My favorite pen ran out of ink (August, 2024) (photography, fine art)
2024 International Photography Awards - Honorable Mention,
Fine Art Book Category
My favorite pen ran out of ink is an interpretation of my experience living in Japan as an expat student in search of my artistic voice. Life in Tokyo offers a strange sense of isolation and freedom, which allows for uncertainty and self-discovery.

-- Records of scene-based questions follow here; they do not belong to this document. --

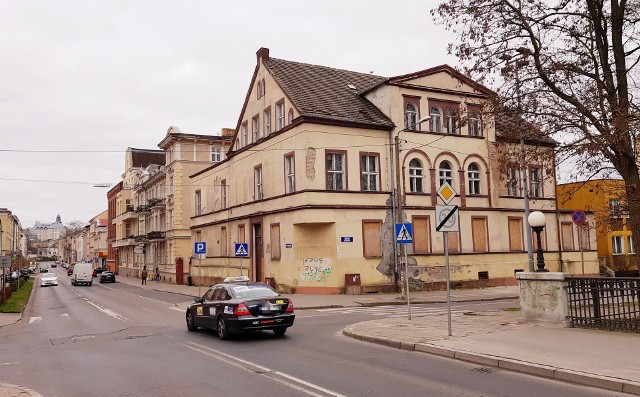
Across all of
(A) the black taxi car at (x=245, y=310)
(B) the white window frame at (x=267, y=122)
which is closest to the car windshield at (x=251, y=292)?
(A) the black taxi car at (x=245, y=310)

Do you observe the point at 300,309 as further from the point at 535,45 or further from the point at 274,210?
the point at 535,45

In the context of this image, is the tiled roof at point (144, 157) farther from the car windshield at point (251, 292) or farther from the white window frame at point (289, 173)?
the car windshield at point (251, 292)

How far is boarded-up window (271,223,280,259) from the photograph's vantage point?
100 feet

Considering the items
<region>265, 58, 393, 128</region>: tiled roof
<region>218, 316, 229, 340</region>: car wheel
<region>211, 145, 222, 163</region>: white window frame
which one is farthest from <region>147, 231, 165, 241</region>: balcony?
<region>218, 316, 229, 340</region>: car wheel

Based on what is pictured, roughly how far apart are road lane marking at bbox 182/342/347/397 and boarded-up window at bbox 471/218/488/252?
908 inches

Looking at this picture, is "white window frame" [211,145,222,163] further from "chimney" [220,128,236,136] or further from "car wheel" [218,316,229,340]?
"car wheel" [218,316,229,340]

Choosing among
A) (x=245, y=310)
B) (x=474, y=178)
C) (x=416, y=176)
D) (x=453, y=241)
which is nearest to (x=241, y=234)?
(x=416, y=176)

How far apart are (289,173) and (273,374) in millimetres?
21206

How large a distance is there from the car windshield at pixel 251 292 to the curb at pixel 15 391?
19.4ft

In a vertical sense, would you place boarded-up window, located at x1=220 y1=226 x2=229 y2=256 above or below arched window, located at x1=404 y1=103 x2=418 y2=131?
below

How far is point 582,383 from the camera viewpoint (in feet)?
27.1

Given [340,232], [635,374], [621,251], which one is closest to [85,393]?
[635,374]

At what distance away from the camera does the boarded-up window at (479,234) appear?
32438 millimetres

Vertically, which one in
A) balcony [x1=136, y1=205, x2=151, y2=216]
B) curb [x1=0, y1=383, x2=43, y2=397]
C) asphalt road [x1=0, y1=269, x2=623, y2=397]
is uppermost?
balcony [x1=136, y1=205, x2=151, y2=216]
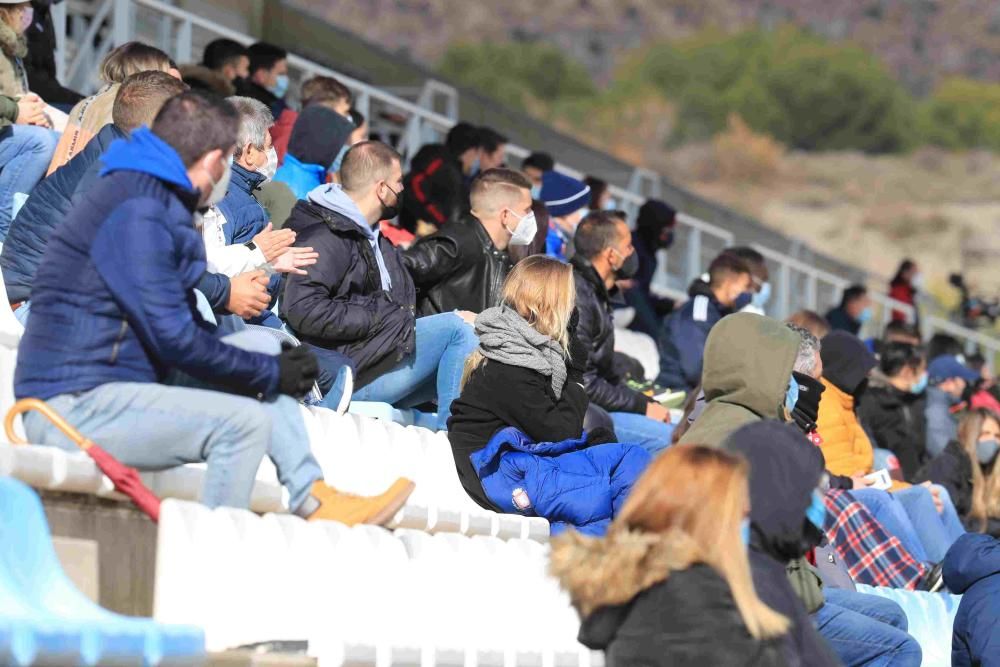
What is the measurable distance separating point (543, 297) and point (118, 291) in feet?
7.66

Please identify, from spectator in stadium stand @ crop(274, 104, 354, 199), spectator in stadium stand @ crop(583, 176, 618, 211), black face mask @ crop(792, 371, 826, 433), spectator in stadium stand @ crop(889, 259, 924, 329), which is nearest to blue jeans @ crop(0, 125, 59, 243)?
spectator in stadium stand @ crop(274, 104, 354, 199)

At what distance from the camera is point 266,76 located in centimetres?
1073

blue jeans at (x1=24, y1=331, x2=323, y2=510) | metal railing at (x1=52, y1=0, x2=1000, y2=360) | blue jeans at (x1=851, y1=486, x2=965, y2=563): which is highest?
metal railing at (x1=52, y1=0, x2=1000, y2=360)

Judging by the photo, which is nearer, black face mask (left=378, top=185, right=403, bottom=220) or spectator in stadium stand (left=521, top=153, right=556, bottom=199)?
black face mask (left=378, top=185, right=403, bottom=220)

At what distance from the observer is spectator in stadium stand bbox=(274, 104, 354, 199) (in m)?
8.69

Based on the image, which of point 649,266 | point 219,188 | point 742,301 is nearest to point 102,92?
point 219,188

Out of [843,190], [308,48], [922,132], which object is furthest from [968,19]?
[308,48]

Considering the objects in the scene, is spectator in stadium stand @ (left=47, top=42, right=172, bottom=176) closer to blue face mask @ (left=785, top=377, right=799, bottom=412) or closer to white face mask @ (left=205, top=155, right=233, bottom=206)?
white face mask @ (left=205, top=155, right=233, bottom=206)

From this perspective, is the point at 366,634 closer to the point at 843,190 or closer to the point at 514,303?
the point at 514,303

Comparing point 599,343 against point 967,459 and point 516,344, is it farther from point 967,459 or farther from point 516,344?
point 967,459

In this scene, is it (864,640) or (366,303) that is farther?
(366,303)

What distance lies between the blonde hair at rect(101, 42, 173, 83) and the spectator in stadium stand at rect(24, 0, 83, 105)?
1.93m

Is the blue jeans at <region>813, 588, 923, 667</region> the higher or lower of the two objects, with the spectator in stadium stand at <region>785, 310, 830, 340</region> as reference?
lower

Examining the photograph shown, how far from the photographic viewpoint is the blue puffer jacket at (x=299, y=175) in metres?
8.63
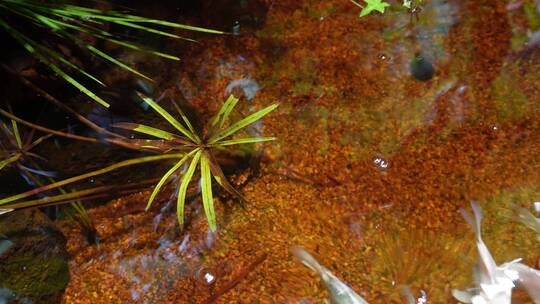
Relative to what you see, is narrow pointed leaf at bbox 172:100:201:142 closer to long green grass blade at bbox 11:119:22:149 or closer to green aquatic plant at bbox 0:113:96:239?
green aquatic plant at bbox 0:113:96:239

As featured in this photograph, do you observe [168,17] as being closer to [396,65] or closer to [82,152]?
[82,152]

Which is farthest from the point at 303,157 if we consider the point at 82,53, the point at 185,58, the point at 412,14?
the point at 82,53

Through heartaches, failures, and occasional successes, I found my voice in calling out to that universal emotional resonance—a feeling that connects us all.
Each copy is hand bound, signed, numbered, and includes an original photo print from my wall editing sequence.
First edition - first print run - SOLD OUT
First edition - second print run - COMING SOON
Sneak peak:
The process:
If I were to add up the time dedicated to what this book became; the years spent living and experiencing Japan full speed, the endless nights and days going out to shoot more and more photos to find the weird and beautiful, the unending hours of critiques, workshops, and portfolio reviews, not to mention the thousands of rejected photos and changed concepts! They’ve all contributed to this final project in one way or another.
I could’ve made 10 projects out of my years there, but I wanted to focus my energy into one strong photo book/art project. Into one that expressed how intensely I see the delicate world around us. Into one that shows what it feels like to call a place home that sees me as a foreigner. Into one that challenged me to create something beyond what I could have imagined.
From Tokyo to California to Santa Fe to Ohio, this project has lived on many walls.
Laying out the photos in this way helps to get a better overall understanding of what the photos and project are saying.
I taught myself how to (terribly) write out a haiku I wrote in Japanese, which became an endsheet in the original hand-bound copies.
Sewing the book was the final step, and one of the trickiest. Keeping the pages neatly in-line while the thread tight for the duration resulted in some bloody fingers…but hey, it’s all in the name of Art!